DOMINGO XXVIII COMUM Ano B
“Bom Mestre, que hei-de fazer
para alcançar a vida eterna?”
Mc 10, 17
Nascemos inquietos e curiosos, ansiosos por conhecer e por fazer. As nossas mãos esticam-se no desejo de tocar, de agarrar, de moldar, de dar. Talvez a mão estendida de Adão, que Miguel Ângelo pintou no tecto da Capela Sistina, tenha recebido de Deus, com a vida, o mesmo desejo de criar. A fazer coisas nos descobrimos, e é tão doloroso, por incapacidades várias, sentirmos que não podemos fazer nada! Numa doença, num beco sem saída, na velhice, numa morte, revoltamo-nos contra a inacção, e, nem que seja por dentro, precisamos continuar a fazer sonhos e projectos, a pensar e a amar.
Não sabemos de onde veio a riqueza do homem que interpelou Jesus sobre a vida eterna. Conhecemos muitos casos em que o excesso de bens cria um vazio difícil de preencher. Como se a maldição do Rei Midas (que transformava em ouro tudo o que tocava) se espalhasse naqueles que enchem a vida de coisas! Mas aquele homem não é indiferente aos outros. Passa com distinção no exame dos mandamentos que configuram a vida social. É verdade que a fasquia não é alta, e a proposta é “não fazer o mal”, mas há quem possa dizer como ele: “tudo isso tenho eu cumprido desde a juventude”? Mais do que orgulho, transparece a sede de algo mais. Mas o convite de Jesus a viver de um tesouro maior implica despojar-se do tesouro que tem: os seus bens. E fazer deles dom aos que precisam. Porque, no seu (e no nosso coração, talvez) o amor a Deus “sobre todas as coisas” é uma frase bonita, mas difícil de viver.
Pois o perigo da riqueza é tornar-se idolatria. Faz-nos “pequenos deuses”, ilude-nos e cega-nos. Exige o “culto” da ostentação e do acumular egoísta. Cria o seu pequeno “reino dos céus” na terra, exclusivo de poucos, excluindo muitos. Fundamenta-se na certeza de que tudo e todos podem ser comprados. Passamos a querer “ser Deus”, em vez de O acolher e amar. “Alcançar a vida eterna” é o contrário de receber e acolher. Como acolher uma dádiva quando a vida está tão cheia? E logo esta dádiva que só entra em nós se nos puder encher em totalidade! Porque a vida eterna começa já aqui, quando somos ressuscitados em Cristo!

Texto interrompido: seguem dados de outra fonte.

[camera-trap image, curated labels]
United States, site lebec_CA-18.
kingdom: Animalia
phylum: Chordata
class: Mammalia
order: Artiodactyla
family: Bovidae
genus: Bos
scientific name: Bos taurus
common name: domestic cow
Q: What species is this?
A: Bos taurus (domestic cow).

Também na fé corremos o risco de sermos funcionários. Dizia-o o Papa Francisco há dias: “Tu és cristão? Tu és cristã?”. “Sim, sim, vou à missa aos domingos e procuro fazer o que é certo…”(…) «Mas tu és uma pessoa aberta? Estás aberta às surpresas de Deus ou és um cristão funcionário, fechado? “Eu faço isto, vou à missa ao domingo, a Comunhão, a Confissão uma vez por ano, isto, aquilo… Cumpro as regras”. Estes são os cristãos funcionários, que não estão abertos às surpresas de Deus, que sabem muito de Deus mas não encontram Deus.» Se queremos seguir Jesus, mais importante do que “fazer”, é “ser”: com Ele e como Ele!